Au train où vont les choses, j’écrirais peut-être « je riz jaune » quand sera publié le bêtisier de l’agrégation des années 2020. On y trouvera peut-être des andouilles cambrésiennes d’aspect cintré. L’andouille et la bêtise sont à Cambrai ce que le calisson aquisextain est à la Provence, le millason au bordelais, le chancelier à l’échiquier, et je vous en passe… De nos jours, pour beaucoup, une chancellerie évoque davantage une confrérie gastronomique et vineuse (du fait de la distinction de chancelier) que le secrétariat d’une ambassade. La langue évolue, les dictionnaires s’appauvrissent et s’enrichissent, les significations évoluent. Ainsi, en mercatique, on emploie le terme de démarquisation, qui n’a aucun rapport avec le démontage de la timonerie d’une péniche, ou le fait de démasquer un imposteur. Soit, jadis, un aigrefin, alors un roturier se faisant passer pour un aristocrate, si possible, pour mieux qu’un chevalier (d’industrie), un marquis.

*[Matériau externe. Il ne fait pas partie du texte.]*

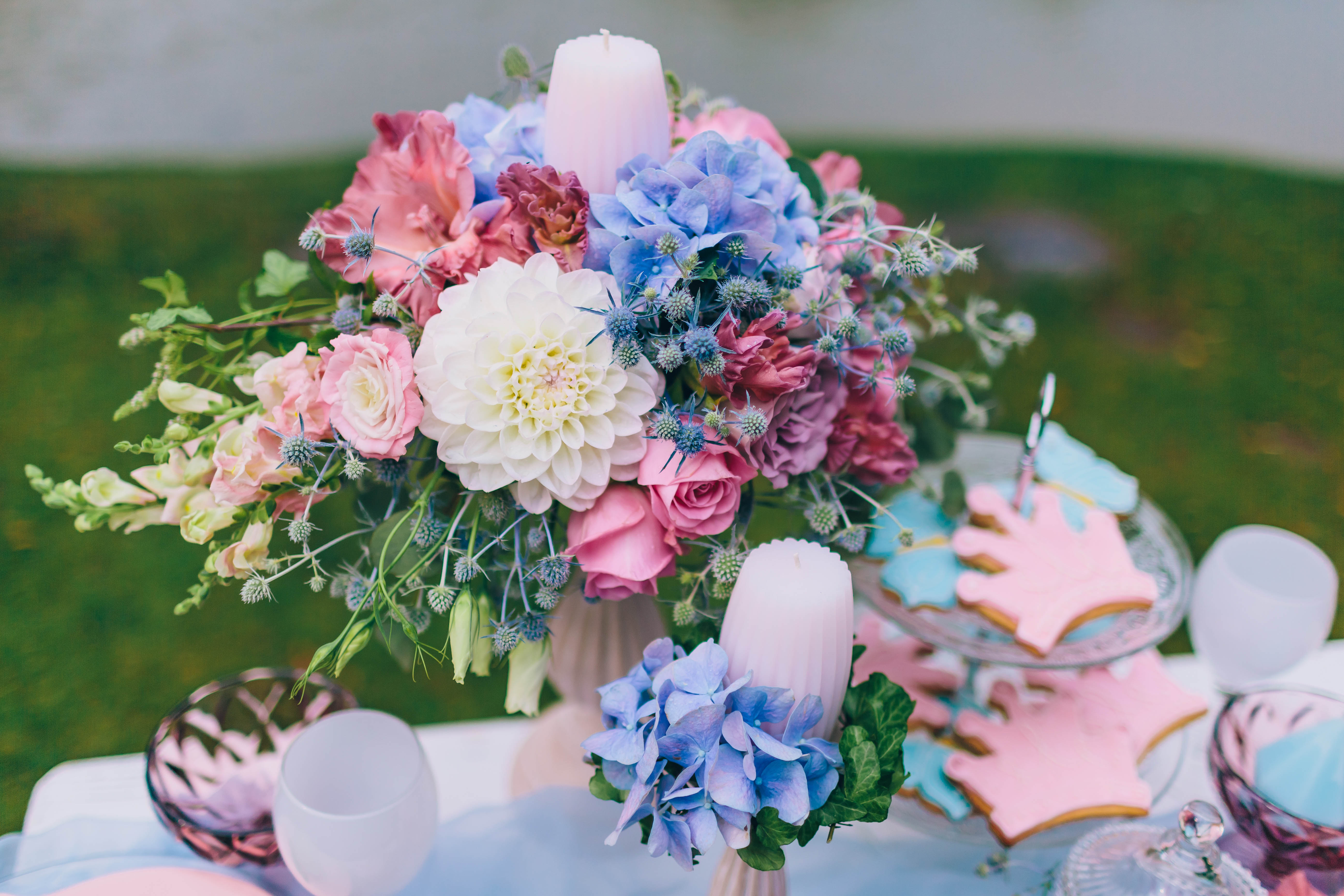 Wedding decoration in the style of boho floral arrangement multicolor wedding floral arrangment junglespirit Image collections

Si j’énonce que les raies des chattes à l’arrêt empuantissaient, n’y voyez pas que l’intention d’introduire une figure de style salace : ici, en Retz, au sens littéral du littoral, une chatte était une embarcation qui pouvait transporter le sel et la marée dans l’arrière-pays. Boby Lapointe l’aurait fait piloter par des maris niais. Cela étant, en toute humilité, en dépit de mes deux diplômes bac+5, je ne saurais affirmer que je serais capable de réussir le concours de prof des écoles. Certes, j’ai encore quelque restes, puisque pour moi, « le lait de la laie » est un exemple d’homonymie et non d’un truisme. Mais si on me demandait de commenter la phrase de Flaubert, « la littérature est un vésicatoire qui me démange », je ne saurais quoi inventer. S’entretenir avec des mots fléchés ou croisés reste largement insuffisant. L’âge n’aidant pas, mon niveau de français est devenu vacillant et de moins en moins scintillant. Sur le site cap-concours.fr, on trouve les sujets soumis aux postulants du CRPE et leurs corrigés. Je vois que, pour le texte de Giono, il fut estimé de bon escient de signaler qu’un freux est un corbeau, une hase la femelle du lièvre, et des lagremuses des lézards. Pour les deux premiers, je me souviens, pour les troisièmes, larmuses (ou larmeuses chez Pagnol), je n’aurais pu deviner. Je m'en excuse car plus peu que prou, les lagremuses sont aux Provençaux ce que les chattes sont aux Paydrets (gentilé issu du gallo, me semble-t-il). Consulter les corrigés porte un coup salutaire à ma cuistrerie. À narquois, railleur et demi (l’adage veut qu’à malin, malin et demi, tout comme à bon chat, bon rat). J’avais naguère confusément subodoré qu’exiger un master 2 pour devenir instit visait à offrir des débouchés au nombre croissant d’étudiants ainsi diplômés. L’effet pervers est que plus on avance dans les études, plus on oublie des fondamentaux, et que les jurys s’attendent à ce que le niveau corresponde à la durée des études. Dans mes jeunes années, un brevet (ou BEPC actuel) suffisait pour intégrer l’éduc’ nat’. Et c’est, ai-je la faiblesse de croire,  davantage à mes maîtresses et maîtres d’école de bac moins cinq qu’à mes profs agrégés ou universitaires émérites que je crois de pouvoir encore à peu près comprendre les corrigés et les sujets de ce concours.